Client Examples

After you have Triton running you can send inference and other requests to it using the HTTP/REST or GRPC protocols from your client application.

To simplify communication with Triton, the Triton project provides C++ and Python client libraries, and several example applications that show how to use these libraries.

  • C++ and Python versions of image_client, an example application that uses the C++ or Python client library to execute image classification models on Triton. See Image Classification Example Application.

  • Several simple C++ examples show how to use the C++ library to communicate with Triton to perform inferencing and other task. The C++ examples demonstrating the HTTP/REST client are named with a simple_http_ prefix and the examples demonstrating the GRPC client are named with a simple_grpc_ prefix.

  • Several simple Python examples show how to use the Python library to communicate with Triton to perform inferencing and other task. The Python examples demonstrating the HTTP/REST client are named with a simple_http_ prefix and the examples demonstrating the GRPC client are named with a simple_grpc_ prefix.

  • A couple of Python examples that communicate with Triton using a Python GRPC API generated by the protoc compiler. grpc_client.py is a simple example that shows simple API usage. grpc_image_client.py is functionally equivalent to image_client but that uses a generated GRPC client stub to communicate with Triton.

  • The protoc compiler can generate a GRPC API in a large number of programming languages. Examples for languages other than Python can be found in subdirectories of src/clients.

Getting the Client Examples

The provided Dockerfile.client and CMake support can be used to build the examples, or the pre-built examples can be downloaded from GitHub or a pre-built Docker image containing the client libraries from NVIDIA GPU Cloud (NGC).

Build Using Dockerfile

To build the examples using Docker follow the description in Build Using Dockerfile.

After the build completes the tritonserver_client docker image will contain the built client examples, and will also be configured with all the dependencies required to run those examples within the container. The easiest way to try the examples described in the following sections is to run the client image with --net=host so that the client examples can access Triton running in its own container. To be able to use system shared memory you need to run the client and server image with --ipc=host so that Triton can access the system shared memory in the client container. Additionally, to create system shared memory regions that are larger than 64MB, the --shm-size flag is needed while running the client image. To be able to use CUDA shared memory you need to use the appropriate Docker arguments when running the client image. (see Running Triton for more information about running Triton):

$ docker run -it --rm --net=host tritonserver_client

In the tritonserver_client image you can find the example executables in /workspace/install/bin, and the Python examples in /workspace/install/python.

Build Using CMake

To build the examples using CMake follow the description in Build Using CMake.

Ubuntu 18.04

When the build completes, the examples can be found in client/install. To use the examples, you need to include the path to the client library in environment variable “LD_LIBRARY_PATH”. By default it is /path/to/tritonserver/repo/build/client/install/lib. In addition to that, you also need to install the client Python packages and other packages required by the examples:

$ pip3 install --upgrade client/install/python/triton*.whl numpy pillow

Windows 10

When the build completes the examples can be found in client/install. The C++ client examples will not be generated as those examples have not yet been ported to Windows. However, you can use the Python examples to test if the build is successful. To use the Python examples, you need to install the Python wheels:

> pip3 install --upgrade client/install/python/triton*.whl numpy pillow

Download From GitHub

To download the examples follow the description in Download From GitHub.

Material supplied =>
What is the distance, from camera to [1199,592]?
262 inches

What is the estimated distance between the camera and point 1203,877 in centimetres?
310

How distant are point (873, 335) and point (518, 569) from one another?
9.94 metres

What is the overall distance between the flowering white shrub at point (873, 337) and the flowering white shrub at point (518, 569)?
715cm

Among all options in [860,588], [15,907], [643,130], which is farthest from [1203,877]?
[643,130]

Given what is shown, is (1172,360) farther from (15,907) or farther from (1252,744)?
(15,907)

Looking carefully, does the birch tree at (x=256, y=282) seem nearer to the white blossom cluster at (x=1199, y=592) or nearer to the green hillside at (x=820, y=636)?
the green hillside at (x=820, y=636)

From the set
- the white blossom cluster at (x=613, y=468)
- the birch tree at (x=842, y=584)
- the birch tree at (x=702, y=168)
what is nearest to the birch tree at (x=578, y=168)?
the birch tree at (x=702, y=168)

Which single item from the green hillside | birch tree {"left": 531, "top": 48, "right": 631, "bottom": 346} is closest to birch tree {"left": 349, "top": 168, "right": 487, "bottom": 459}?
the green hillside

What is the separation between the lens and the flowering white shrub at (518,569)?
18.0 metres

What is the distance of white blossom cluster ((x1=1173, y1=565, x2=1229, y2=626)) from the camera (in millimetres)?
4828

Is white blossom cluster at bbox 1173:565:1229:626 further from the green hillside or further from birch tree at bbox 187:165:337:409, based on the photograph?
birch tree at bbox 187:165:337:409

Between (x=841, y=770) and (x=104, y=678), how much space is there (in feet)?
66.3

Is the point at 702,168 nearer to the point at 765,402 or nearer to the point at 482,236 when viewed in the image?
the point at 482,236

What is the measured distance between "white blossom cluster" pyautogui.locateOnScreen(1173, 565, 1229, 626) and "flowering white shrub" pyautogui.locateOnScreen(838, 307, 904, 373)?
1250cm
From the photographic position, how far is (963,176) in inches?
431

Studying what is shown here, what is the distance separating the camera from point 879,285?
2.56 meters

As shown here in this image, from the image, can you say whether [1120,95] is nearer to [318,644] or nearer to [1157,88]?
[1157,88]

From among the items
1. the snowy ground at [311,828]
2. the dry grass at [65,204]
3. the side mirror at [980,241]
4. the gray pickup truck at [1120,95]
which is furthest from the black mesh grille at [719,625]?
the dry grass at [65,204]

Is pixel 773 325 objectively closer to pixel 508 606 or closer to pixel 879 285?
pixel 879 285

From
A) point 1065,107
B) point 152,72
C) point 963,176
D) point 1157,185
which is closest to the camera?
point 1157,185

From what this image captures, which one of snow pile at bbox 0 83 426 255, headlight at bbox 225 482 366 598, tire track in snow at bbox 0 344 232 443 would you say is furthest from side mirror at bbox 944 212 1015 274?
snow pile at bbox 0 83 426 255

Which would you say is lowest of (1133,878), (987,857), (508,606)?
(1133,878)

Short problem A =>
Answer these questions from the Triton client examples text:
(i) What prefix names the C++ examples that demonstrate the GRPC client?
(ii) In the tritonserver_client image, in which directory are the Python examples found?
(iii) Why are the C++ client examples not generated in a Windows 10 build?
Short problem B => Carry on the Triton client examples text, starting after its final sentence.

Answer A =>
(i) simple_grpc_
(ii) /workspace/install/python
(iii) Those examples have not yet been ported to Windows.

Answer B =>
To use the C++ examples you must install some dependencies. For Ubuntu 18.04:

$ apt-get update
$ apt-get install curl libcurl4-openssl-dev

The Python examples require that you additionally install the wheel files and some other dependencies:

$ apt-get install python python-pip
$ pip3 install --user --upgrade python/triton*.whl numpy pillow

The C++ image_client example uses OpenCV for image manipulation so for that example you must install the following:

$ apt-get install libopencv-dev libopencv-core-dev

Download Docker Image From NGC

To download the Docker image follow the description in Download Docker Image From NGC.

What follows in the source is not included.